标签归档:Automated Data Augmentation

RandAugment: Practical automated data augmentation with a reduced search space

Recent work has shown that data augmentation has the potential to significantly improve the generalization of deep learning models. Recently, automated augmentation strategies have led to state-of-the-art results in image classification and object detection. While these strategies were optimized for improving validation accuracy, they also led to state-of-the-art results in semi-supervised learning and improved robustness to common corruptions of images. An obstacle to a large-scale adoption of these methods is a separate search phase which increases the training complexity and may substantially increase the computational cost. Additionally, due to the separate search phase, these approaches are unable to adjust the regularization strength based on model or dataset size. Automated augmentation policies are often found by training small models on small datasets and subsequently applied to train larger models. In this work, we remove both of these obstacles. RandAugment has a significantly reduced search space which allows it to be trained on the target task with no need for a separate proxy task. Furthermore, due to the parameterization, the regularization strength may be tailored to different model and dataset sizes. RandAugment can be used uniformly across different tasks and datasets and works out of the box, matching or surpassing all previous automated augmentation approaches on CIFAR-10/100, SVHN, and ImageNet. On the ImageNet dataset we achieve 85.0% accuracy, a 0.6% increase over the previous state-of-the-art and 1.0% increase over baseline augmentation. On object detection, RandAugment leads to 1.0-1.3% improvement over baseline augmentation, and is within 0.3% mAP of AutoAugment on COCO. Finally, due to its interpretable hyperparameter, RandAugment may be used to investigate the role of data augmentation with varying model and dataset size. Code is available online.

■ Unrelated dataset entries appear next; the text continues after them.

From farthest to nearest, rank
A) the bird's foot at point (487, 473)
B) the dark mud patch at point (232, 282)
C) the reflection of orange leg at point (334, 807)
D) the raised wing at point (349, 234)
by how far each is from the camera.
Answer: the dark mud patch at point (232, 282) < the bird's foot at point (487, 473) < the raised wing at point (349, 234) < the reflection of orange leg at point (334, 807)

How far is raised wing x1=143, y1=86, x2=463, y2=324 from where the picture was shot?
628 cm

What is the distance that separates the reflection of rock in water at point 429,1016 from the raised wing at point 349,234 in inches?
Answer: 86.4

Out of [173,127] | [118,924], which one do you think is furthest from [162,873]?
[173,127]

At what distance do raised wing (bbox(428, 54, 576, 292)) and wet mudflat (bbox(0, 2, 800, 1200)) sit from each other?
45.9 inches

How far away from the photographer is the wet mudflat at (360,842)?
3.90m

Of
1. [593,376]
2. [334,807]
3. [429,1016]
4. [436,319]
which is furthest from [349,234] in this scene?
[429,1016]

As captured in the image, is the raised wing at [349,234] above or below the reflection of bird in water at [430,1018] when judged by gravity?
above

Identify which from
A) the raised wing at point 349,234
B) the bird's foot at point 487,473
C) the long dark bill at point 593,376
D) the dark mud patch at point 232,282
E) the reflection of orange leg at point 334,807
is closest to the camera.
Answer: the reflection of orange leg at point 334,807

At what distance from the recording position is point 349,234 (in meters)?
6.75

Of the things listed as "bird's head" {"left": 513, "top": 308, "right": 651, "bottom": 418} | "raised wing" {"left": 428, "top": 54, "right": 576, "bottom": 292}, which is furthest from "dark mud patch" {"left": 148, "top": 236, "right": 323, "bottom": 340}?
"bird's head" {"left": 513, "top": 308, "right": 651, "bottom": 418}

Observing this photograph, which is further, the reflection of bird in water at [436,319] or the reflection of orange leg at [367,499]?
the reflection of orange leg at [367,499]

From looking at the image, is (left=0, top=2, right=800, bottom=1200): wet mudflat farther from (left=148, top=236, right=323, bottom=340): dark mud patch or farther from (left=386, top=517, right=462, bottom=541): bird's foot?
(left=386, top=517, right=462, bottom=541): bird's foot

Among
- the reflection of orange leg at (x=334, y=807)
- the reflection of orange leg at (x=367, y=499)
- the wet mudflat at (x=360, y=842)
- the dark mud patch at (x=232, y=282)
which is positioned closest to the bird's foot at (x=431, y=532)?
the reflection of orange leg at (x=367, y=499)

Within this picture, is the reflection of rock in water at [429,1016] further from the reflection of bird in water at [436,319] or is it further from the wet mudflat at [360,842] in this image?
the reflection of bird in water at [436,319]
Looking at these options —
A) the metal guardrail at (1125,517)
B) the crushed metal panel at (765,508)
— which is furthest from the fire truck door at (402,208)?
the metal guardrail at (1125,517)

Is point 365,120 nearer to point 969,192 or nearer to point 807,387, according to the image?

https://arxiv.org/abs/1909.13719

最近的研究表明数据扩增可以极大地提高深度学习模型的泛化能力。近来自动数据扩增策略为图像分类和目标检测任务带来了客观的提升。尽管这些策略是为了提高验证精度而优化的,它们在半监督学习和面对污染图像数据时也拥有较高的鲁棒性。大规模采用这些策略的障碍是分离的搜索组会提高训练复杂度和计算难度。另外,因为分离的搜索组,这些方法很难将正则化适配于每一个组。自动数据扩增方法往往在较小地数据上训练较小地模型然后将其应用于更大的模型训练中。在本文中,我们提出了RandAugment用于解决以上问题。我们的方法极大地减小了搜索空间,这使得它可以在目标任务上直接训练而不需要分离到子任务中去。因为参数化,正则化强度可以为不同的模型和数据集尺寸量身定做。我们的方法可以在不同的任务和数据集上达成统一,并且达到或超越已有的自动数据扩增方法。